Este narrador principal es, además,  un escritor cuyo rol a lo largo de la novela es la de rehacer una memoria colectiva a partir de  trozos de información que le son legados y de la fusión de afectos y odios  mediante los cuales se rearma una sociedad que padece de conflictos no resueltos, sea como colonia o como país independiente.

Dos maneras de procesar los hechos se contraponen. Dos formas de interpretar la realidad en las que se enfrentan la racionalidad occidental de los blancos portugueses con esa otra racionalidad que solemos asociar con el así llamado pensamiento  mágico. Se trata en realidad de una manera distinta de formular la realidad propia de la cultura y la tradición Mozambiqueña. No son pocas las veces que en las páginas de El mapeador de ausencias se establece una especie de contrapunteo entre las dos lógicas opuestas:

—Aquella señora no sabía volar (…) Me di cuenta en cuanto apareció en el cielo…

—A ver, Capitine, (…) Queremos hechos, solo los hechos, ¿vale? Nada de gente volando…

—Le diré, señor, que esa señora voló en una dirección muy equivocada…

De modo que todo lo relativo a Mozambique y a la cultura de sus habitantes originarios está envuelto en un halo de poesía y de misterio. Todo se dice en clave, poéticamente. Ningún mensaje es explícito si no se conocen los códigos que lo sustentan

En general no abundan los juicios sobre nada, sea racismo, delincuencia o la mismísima represión desatada por el conquistador. Todo  fluye como parte de la realidad evidente,  inescapable, pero no necesariamente juzgada aunque tampoco aceptada. Si se quiere algún tipo de interpretación de los hechos, hay que deducirla de las decenas de  aforismos que se dejan caer a lo largo del texto, que, revestidos de un cierto fatalismo, dejan asomar el tipo de percepción que cada personaje tiene de los eventos que ocurren en cada momento de la narración.
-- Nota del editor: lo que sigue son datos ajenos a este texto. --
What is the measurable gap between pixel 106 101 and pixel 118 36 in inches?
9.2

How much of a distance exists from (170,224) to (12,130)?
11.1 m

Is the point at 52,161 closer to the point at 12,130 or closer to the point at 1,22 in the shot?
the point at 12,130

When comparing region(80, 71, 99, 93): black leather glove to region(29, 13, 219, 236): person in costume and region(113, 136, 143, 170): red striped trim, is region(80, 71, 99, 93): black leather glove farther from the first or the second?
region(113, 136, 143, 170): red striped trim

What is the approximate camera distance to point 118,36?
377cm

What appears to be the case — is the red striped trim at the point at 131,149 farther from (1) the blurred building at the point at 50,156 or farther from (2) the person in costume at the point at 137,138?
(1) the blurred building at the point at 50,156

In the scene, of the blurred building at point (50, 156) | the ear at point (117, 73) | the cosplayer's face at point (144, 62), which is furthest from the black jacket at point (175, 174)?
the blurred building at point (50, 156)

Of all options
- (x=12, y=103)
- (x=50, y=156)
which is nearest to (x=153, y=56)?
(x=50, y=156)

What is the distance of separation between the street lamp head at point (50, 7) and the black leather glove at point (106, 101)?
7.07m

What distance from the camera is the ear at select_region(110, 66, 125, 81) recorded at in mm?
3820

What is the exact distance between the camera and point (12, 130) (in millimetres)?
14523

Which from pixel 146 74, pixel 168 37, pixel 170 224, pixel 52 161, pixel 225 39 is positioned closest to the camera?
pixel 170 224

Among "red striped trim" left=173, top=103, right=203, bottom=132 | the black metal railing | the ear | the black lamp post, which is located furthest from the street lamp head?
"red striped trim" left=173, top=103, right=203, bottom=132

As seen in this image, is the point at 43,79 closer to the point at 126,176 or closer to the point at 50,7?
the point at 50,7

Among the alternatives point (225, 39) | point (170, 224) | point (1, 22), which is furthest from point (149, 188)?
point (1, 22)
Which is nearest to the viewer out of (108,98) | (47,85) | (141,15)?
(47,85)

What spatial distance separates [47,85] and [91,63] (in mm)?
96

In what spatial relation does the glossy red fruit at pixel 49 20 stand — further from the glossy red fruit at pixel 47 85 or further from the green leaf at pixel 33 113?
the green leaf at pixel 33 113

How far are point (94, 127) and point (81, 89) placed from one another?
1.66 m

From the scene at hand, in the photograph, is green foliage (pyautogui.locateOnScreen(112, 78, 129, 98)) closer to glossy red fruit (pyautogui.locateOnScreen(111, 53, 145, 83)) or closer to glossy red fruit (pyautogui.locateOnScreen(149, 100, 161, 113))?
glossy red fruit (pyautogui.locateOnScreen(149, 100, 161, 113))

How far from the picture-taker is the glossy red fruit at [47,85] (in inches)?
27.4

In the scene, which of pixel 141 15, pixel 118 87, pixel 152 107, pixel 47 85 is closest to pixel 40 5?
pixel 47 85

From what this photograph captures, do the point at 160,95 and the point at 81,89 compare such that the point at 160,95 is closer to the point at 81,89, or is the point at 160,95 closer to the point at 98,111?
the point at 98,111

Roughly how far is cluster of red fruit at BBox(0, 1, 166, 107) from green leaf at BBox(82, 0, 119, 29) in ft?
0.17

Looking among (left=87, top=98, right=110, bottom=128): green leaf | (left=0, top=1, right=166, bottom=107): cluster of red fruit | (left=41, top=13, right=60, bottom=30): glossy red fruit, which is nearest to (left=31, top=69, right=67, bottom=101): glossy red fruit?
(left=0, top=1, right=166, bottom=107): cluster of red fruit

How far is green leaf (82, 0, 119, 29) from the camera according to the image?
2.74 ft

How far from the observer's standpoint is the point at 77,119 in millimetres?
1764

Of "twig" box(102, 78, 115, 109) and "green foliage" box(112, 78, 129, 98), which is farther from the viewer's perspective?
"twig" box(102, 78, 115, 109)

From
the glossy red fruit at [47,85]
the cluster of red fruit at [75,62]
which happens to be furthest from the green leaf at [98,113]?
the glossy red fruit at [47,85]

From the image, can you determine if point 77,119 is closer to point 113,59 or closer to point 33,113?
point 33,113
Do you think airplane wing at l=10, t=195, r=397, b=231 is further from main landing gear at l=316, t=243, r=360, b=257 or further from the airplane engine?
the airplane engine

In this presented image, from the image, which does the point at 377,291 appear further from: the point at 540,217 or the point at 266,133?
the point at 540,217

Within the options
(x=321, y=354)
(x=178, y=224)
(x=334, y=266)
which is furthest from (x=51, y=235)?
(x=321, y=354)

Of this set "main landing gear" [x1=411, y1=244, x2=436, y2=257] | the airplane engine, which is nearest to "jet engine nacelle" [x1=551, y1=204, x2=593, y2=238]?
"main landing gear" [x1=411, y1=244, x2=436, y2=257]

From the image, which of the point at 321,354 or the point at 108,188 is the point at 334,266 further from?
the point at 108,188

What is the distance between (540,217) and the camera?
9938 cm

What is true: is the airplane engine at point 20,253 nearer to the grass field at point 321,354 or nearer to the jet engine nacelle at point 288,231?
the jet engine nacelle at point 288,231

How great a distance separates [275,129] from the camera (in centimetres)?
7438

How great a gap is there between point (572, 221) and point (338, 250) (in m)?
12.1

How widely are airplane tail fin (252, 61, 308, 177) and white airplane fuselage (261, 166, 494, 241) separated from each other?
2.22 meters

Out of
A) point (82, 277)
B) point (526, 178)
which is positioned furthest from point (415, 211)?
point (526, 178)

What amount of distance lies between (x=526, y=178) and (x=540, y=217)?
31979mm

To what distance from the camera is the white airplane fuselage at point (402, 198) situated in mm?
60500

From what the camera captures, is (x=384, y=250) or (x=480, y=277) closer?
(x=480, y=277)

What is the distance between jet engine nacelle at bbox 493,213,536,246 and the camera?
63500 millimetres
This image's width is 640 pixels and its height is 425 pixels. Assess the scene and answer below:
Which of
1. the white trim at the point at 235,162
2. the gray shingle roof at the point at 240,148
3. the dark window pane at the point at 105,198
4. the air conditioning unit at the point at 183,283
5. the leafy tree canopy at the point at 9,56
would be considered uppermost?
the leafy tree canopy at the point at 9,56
Muchas de esas frases sentenciosas son pronunciadas por mujeres, representadas en la novela por cuatro personajes que se constituyen, a lo largo de sus páginas, en verdaderos ejes referenciales.

Con El mapeador de ausencias, Mia Couto ha logrado una novela estructuralmente compleja, pero, aunque suene contradictorio, placenteramente legible.

Historia de la realidad oscura

Wilfredo Machado ha creado, o al menos sustentado con sensibilidad y talento, la existencia de otro mundo, que no siempre escapa a la percepción de los que vivimos en este lado de la realidad. Ese mundo diverso cuenta con variados soportes que se mueven entre el ámbito  religioso, las supersticiones, los sueños, las drogas, los fantasmas y, por supuesto, la fabulación propia de la literatura.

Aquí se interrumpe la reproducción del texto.